Po godzinie 17 w mieście zawyły syreny. Rondo Dmowskiego, na którym pojawiły się tłumy, zostało spowite dymem z rac. Na Placu Zamkowym mieszkańcy utworzyli natomiast ogromny znak Polski Walczącej. Na budynku PAST-y powiewały biało-czerwone flagi z symbolem Polski Walczącej.
Hołd powstańczemu zrywowi oddali żeglarze na Wiśle. Flotylla kilkunastu jednostek zatrzymała się w okolicach mostu Poniatowskiego.
Nad Warszawą przeleciały również w szyku trzy samoloty Zlin-50 z Grupy Akrobacyjnej Żelazny.
Po godzinie 17 z ronda Dmowskiego na plac Krasińskich ruszył Marsz Powstania Warszawskiego. Na czele marszu szli rekonstruktorzy w strojach historycznych oraz uczestnicy niosący baner z hasłem "63 Dni Chwały".
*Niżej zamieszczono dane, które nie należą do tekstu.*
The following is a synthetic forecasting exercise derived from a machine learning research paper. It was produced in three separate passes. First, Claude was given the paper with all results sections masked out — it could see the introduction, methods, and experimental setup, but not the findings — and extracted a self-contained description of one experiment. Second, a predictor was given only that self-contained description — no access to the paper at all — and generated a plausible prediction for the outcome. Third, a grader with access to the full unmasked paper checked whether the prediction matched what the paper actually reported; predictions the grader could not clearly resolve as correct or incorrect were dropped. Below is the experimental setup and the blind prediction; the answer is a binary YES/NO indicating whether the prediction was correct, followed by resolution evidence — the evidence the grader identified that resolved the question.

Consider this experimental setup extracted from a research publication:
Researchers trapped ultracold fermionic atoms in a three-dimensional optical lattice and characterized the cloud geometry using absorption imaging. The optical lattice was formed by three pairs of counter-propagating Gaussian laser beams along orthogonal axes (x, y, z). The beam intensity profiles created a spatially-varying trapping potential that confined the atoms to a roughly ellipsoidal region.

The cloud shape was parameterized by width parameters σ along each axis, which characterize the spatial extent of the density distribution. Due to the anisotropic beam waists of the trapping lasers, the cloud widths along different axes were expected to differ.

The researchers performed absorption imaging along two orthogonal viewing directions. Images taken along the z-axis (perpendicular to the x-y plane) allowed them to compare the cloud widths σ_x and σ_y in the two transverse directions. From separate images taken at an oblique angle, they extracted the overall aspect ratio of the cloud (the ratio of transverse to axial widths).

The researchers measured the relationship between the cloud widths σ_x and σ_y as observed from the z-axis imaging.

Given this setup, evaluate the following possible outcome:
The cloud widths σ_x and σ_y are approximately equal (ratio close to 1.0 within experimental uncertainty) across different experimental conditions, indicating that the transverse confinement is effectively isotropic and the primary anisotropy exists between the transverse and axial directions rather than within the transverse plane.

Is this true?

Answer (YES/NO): YES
Zgodnie z tradycją, aby śpiewać powstańcze piosenki, wieczorem 1 sierpnia na placu marszałka Józefa Piłsudskiego w Warszawie zebrał się tłum Polaków. Wśród zgromadzonych były całe rodziny, w tym bardzo dużo dzieci, młodzieży oraz osób starszych. Wspólne śpiewanie odbyło się w strugach deszczu z udziałem orkiestry i chóru Warszawiaków pod kierownictwem Jana Stokłosy. W strugach deszczu na placu Piłsudskiego wybrzmiały m.in. utwory: "Warszawa, moja Warszawo", Sanitariuszka Małgorzatka", oraz "Pałacyk Michla".
Modlitwę za zmarłych przed pomnikiem „Polegli – Niepokonani” na Cmentarzu Powstańców na Woli odmówili duchowni katoliccy, prawosławni, ewangeliccy, islamscy i żydowscy. Obecny był też kard. Kazimierz Nycz, metropolita warszawski.
- Módlmy się z wdzięcznością za daninę krwi i poświęcenia powstańców i mieszkańców miasta oraz z troską, aby przyszłość i teraźniejszość naszej ojczyzny i całego globu przebiegała w pokoju – powiedział biskup polowy Wojska Polskiego Wiesław Lechowicz. Odczytano także wiersz Jana Romockiego „Modlitwa Szarych Szeregów”.